BEDFORD, Mass.–(BUSINESS WIRE)–Ocular Therapeutix™, Inc. (Nasdaq: OCUL), a biopharmaceutical company focused on the formulation, development, and commercialization of innovative therapies for diseases and conditions of the eye, today announced the pricing of an underwritten public offering of 7,180,000 shares of its common stock at a public offering price of $9.75 per share for gross proceeds of approximately $70 million, before deducting underwriting discounts and commissions and other offering expenses payable by the Company. In addition, the Company has granted the underwriters of the offering a 30-day option to purchase up to an additional 1,077,000 shares in the public offering on the same terms and conditions. All of the shares in the offering are to be sold by the Company. The offering is expected to close on or about October 16, 2020, subject to the satisfaction of customary closing conditions.

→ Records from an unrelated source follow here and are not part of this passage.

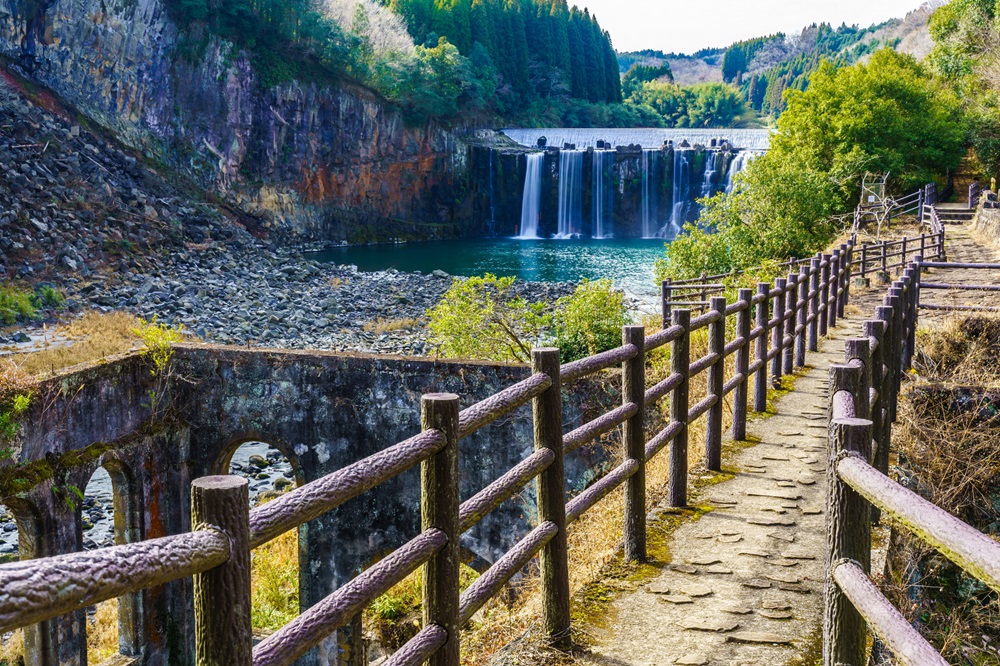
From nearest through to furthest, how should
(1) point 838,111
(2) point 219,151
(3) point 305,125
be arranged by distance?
(1) point 838,111 → (2) point 219,151 → (3) point 305,125

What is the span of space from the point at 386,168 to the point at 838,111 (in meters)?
29.0

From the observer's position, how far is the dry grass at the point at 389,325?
2625 cm

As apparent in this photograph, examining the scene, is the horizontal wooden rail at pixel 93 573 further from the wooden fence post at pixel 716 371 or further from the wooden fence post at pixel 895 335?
the wooden fence post at pixel 895 335

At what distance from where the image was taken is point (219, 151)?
163 feet

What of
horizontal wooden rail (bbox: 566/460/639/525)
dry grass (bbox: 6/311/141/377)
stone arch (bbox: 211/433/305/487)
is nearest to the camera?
horizontal wooden rail (bbox: 566/460/639/525)

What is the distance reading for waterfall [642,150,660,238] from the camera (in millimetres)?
53219

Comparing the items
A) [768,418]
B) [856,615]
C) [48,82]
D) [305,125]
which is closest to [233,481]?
[856,615]

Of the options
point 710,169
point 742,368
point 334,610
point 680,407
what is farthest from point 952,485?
point 710,169

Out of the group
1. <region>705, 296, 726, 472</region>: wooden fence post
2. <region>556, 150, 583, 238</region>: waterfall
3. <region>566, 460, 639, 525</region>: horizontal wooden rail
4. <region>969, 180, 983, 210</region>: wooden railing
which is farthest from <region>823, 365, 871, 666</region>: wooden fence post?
<region>556, 150, 583, 238</region>: waterfall

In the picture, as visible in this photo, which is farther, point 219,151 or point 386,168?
point 386,168

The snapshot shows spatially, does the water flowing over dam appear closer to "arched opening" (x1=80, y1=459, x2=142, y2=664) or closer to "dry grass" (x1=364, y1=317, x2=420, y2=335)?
"dry grass" (x1=364, y1=317, x2=420, y2=335)

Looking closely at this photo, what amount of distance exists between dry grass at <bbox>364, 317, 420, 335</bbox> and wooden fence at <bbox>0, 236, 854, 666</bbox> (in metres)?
20.4

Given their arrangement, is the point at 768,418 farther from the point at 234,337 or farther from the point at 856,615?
the point at 234,337

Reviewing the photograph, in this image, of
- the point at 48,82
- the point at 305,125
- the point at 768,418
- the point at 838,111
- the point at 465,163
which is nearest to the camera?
the point at 768,418
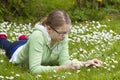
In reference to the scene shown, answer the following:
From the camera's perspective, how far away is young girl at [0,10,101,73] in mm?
7020

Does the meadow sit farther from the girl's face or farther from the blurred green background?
the girl's face

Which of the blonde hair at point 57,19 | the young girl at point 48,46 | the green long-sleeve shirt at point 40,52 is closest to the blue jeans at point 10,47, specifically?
the young girl at point 48,46

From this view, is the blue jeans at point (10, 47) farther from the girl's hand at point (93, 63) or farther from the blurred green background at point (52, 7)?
the blurred green background at point (52, 7)

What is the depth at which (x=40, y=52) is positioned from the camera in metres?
7.16

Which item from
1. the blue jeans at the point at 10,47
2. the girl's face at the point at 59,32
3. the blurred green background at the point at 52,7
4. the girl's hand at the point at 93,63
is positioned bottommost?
the blurred green background at the point at 52,7

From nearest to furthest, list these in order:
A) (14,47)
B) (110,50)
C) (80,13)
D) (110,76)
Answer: (110,76) < (14,47) < (110,50) < (80,13)

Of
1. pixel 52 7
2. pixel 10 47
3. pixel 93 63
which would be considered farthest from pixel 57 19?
pixel 52 7

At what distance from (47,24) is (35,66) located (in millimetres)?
720

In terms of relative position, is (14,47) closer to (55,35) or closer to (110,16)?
(55,35)

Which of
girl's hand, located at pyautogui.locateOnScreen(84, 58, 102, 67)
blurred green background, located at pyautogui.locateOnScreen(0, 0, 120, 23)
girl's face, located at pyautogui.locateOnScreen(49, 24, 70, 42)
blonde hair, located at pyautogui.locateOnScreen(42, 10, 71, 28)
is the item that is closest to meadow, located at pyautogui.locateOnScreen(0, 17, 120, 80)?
girl's hand, located at pyautogui.locateOnScreen(84, 58, 102, 67)

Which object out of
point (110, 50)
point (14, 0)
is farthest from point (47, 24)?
point (14, 0)

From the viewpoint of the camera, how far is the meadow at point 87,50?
7.01m

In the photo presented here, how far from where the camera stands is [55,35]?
23.3 ft

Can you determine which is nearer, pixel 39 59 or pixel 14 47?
pixel 39 59
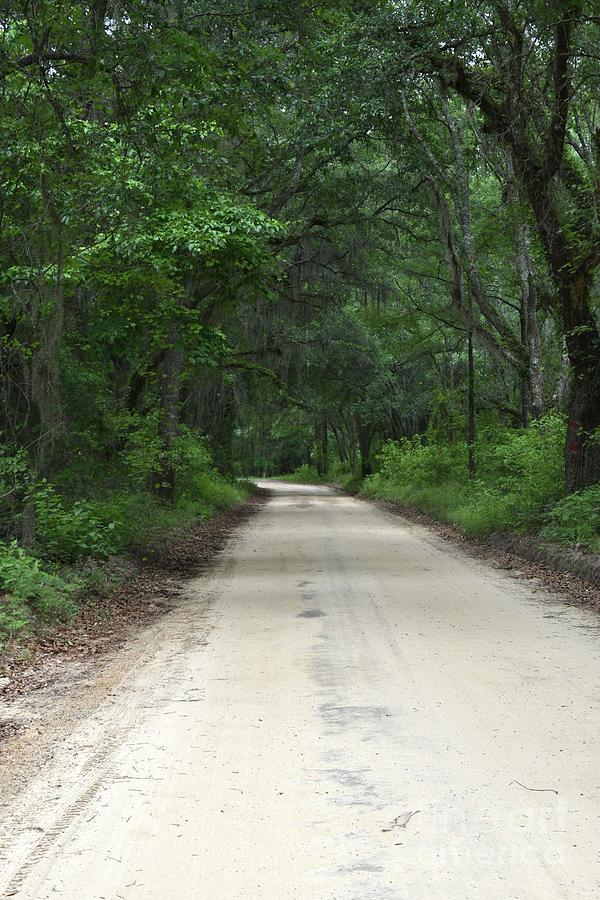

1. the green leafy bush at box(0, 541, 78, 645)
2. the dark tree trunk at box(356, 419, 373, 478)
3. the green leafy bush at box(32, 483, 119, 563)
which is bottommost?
the green leafy bush at box(0, 541, 78, 645)

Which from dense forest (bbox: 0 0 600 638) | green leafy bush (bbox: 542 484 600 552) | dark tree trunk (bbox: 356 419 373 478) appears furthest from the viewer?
dark tree trunk (bbox: 356 419 373 478)

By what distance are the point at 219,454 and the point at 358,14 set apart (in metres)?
21.5

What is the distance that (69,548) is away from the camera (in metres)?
10.8

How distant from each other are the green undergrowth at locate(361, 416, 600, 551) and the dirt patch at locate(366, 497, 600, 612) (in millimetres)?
260

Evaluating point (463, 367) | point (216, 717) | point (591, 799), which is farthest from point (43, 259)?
point (463, 367)

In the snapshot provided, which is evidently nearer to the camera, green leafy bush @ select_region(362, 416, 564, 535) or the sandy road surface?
the sandy road surface

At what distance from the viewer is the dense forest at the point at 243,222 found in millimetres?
9547

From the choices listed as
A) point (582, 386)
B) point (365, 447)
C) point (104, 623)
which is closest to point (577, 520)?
point (582, 386)

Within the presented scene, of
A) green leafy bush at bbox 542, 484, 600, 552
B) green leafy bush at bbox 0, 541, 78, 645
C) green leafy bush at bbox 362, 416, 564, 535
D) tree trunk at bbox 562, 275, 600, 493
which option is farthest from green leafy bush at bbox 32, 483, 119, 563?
tree trunk at bbox 562, 275, 600, 493

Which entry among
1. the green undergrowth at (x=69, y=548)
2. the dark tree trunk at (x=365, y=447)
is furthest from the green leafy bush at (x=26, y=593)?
the dark tree trunk at (x=365, y=447)

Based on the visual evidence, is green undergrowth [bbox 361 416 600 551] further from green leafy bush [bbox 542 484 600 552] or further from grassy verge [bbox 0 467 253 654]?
grassy verge [bbox 0 467 253 654]

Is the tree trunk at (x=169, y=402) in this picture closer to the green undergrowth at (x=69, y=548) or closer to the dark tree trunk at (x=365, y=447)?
the green undergrowth at (x=69, y=548)

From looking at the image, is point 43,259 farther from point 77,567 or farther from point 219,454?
point 219,454

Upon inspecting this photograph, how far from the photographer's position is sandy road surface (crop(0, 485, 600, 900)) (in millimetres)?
3395
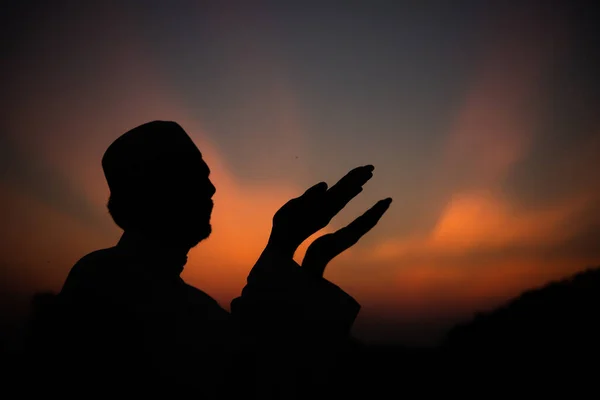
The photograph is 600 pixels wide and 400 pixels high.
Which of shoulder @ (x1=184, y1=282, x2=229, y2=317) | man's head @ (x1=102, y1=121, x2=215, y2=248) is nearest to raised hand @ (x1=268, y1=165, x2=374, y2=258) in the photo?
man's head @ (x1=102, y1=121, x2=215, y2=248)

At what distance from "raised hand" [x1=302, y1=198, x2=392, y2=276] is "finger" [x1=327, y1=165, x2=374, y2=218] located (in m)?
0.15

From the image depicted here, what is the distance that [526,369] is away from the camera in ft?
18.7

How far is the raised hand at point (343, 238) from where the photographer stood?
1.71 m

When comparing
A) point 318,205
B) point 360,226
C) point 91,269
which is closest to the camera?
point 318,205

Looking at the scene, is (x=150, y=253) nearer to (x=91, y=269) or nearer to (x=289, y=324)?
(x=91, y=269)

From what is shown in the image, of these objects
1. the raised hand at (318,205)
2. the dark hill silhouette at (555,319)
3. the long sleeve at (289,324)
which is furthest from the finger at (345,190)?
the dark hill silhouette at (555,319)

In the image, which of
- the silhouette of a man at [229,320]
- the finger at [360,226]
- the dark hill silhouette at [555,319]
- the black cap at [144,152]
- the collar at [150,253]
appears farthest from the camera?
the dark hill silhouette at [555,319]

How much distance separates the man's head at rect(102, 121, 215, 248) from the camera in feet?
7.47

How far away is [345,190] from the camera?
5.30 ft

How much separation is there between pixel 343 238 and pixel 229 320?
796 mm

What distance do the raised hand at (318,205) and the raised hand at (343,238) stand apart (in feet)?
0.45

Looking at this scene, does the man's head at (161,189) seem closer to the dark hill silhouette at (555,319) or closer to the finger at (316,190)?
the finger at (316,190)

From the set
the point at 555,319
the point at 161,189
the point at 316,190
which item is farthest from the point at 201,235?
the point at 555,319

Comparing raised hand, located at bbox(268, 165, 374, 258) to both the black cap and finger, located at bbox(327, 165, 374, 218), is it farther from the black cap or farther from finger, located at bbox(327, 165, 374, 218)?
the black cap
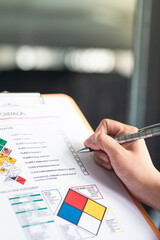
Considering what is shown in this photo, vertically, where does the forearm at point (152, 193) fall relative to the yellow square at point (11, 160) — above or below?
below

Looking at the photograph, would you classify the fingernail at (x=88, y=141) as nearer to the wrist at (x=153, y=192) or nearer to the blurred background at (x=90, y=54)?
the wrist at (x=153, y=192)

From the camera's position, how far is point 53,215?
1.58ft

Jefferies LLC and Piper Sandler & Co. are acting as joint book-running managers for the offering. Raymond James & Associates, Inc. and JMP Securities LLC are acting as co-managers for the offering.
The offering is being made pursuant to a shelf registration statement on Form S-3 that was previously filed with and declared effective by the Securities and Exchange Commission (SEC). The offering is made only by means of a prospectus supplement and the accompanying prospectus that form a part of the registration statement. Before investing in the offering, interested parties should read the prospectus supplement and the accompanying prospectus for the offering and the other documents the Company has filed with the SEC, which are incorporated by reference in the prospectus supplement and the accompanying prospectus for the offering and which provide more complete information about the Company and the offering. Electronic copies of the preliminary prospectus supplement and the accompanying prospectus for the offering are available on the website of the SEC at www.sec.gov, and the final prospectus supplement relating to the offering will be filed with the SEC. Copies of the preliminary prospectus supplement, the final prospectus supplement, when available, and the accompanying prospectus relating to this offering may also be obtained by contacting Jefferies LLC, Attention: Equity Syndicate Prospectus Department, 520 Madison Avenue, 2nd Floor, NY 10022, by telephone: (877) 821-7388, or by email: Prospectus_Department@Jefferies.com or Piper Sandler & Co., Attention: Prospectus Department, 800 Nicollet Mall, J12S03, Minneapolis, MN 55402, by telephone: (800) 747-3924, or by email: firstname.lastname@example.org.
This press release shall not constitute an offer to sell or a solicitation of an offer to buy, nor shall there be any sale of these securities, in any state or jurisdiction in which such offer, solicitation or sale would be unlawful, prior to registration or qualification under the securities laws of any such state or jurisdiction.
About Ocular Therapeutix, Inc.
Ocular Therapeutix, Inc. is a biopharmaceutical company focused on the formulation, development, and commercialization of innovative therapies for diseases and conditions of the eye using its proprietary bioresorbable hydrogel-based formulation technology. Ocular Therapeutix’s first commercial drug product, DEXTENZA®, is FDA-approved for the treatment of ocular inflammation and pain following ophthalmic surgery. Ocular Therapeutix is evaluating product candidates for the treatment of other ocular conditions including various retinal diseases, glaucoma, dry eye disease, and allergic conjunctivitis.
Forward Looking Statements
Any statements in this press release about future expectations, plans, and prospects for the Company, including the Company’s expectations and plans regarding the underwritten public offering and the Company’s anticipated use of proceeds of the offering, and other statements containing the words “anticipate,” “believe,” “estimate,” “expect,” “intend”, “goal,” “may”, “might,” “plan,” “predict,” “project,” “target,” “potential,” “will,” “would,” “could,” “should,” “continue,” and similar expressions, constitute forward-looking statements within the meaning of The Private Securities Litigation Reform Act of 1995. Actual results may differ materially from those indicated by such forward-looking statements as a result of various important factors. Such forward-looking statements involve substantial risks and uncertainties that could cause the Company’s clinical development programs, future results, performance or achievements to differ significantly from those expressed or implied by the forward-looking statements. Such risks and uncertainties include, among others, the severity and duration of the COVID-19 pandemic including its effect on the Company’s and relevant regulatory authorities’ operations and the financial markets, the satisfaction of customary closing conditions related to the proposed underwritten public offering, the need for additional financing or other actions and other factors discussed in the “Risk Factors” section contained in the preliminary prospectus supplement related to the proposed underwritten public offering and the Company’s quarterly and annual reports on file with the Securities and Exchange Commission. In addition, the forward-looking statements included in this press release represent the Company’s views as of the date of this press release. The Company anticipates that subsequent events and developments will cause the Company’s views to change. However, while the Company may elect to update these forward-looking statements at some point in the future, the Company specifically disclaims any obligation to do so except as required by law. These forward-looking statements should not be relied upon as representing the Company’s views as of any date subsequent to the date of this press release.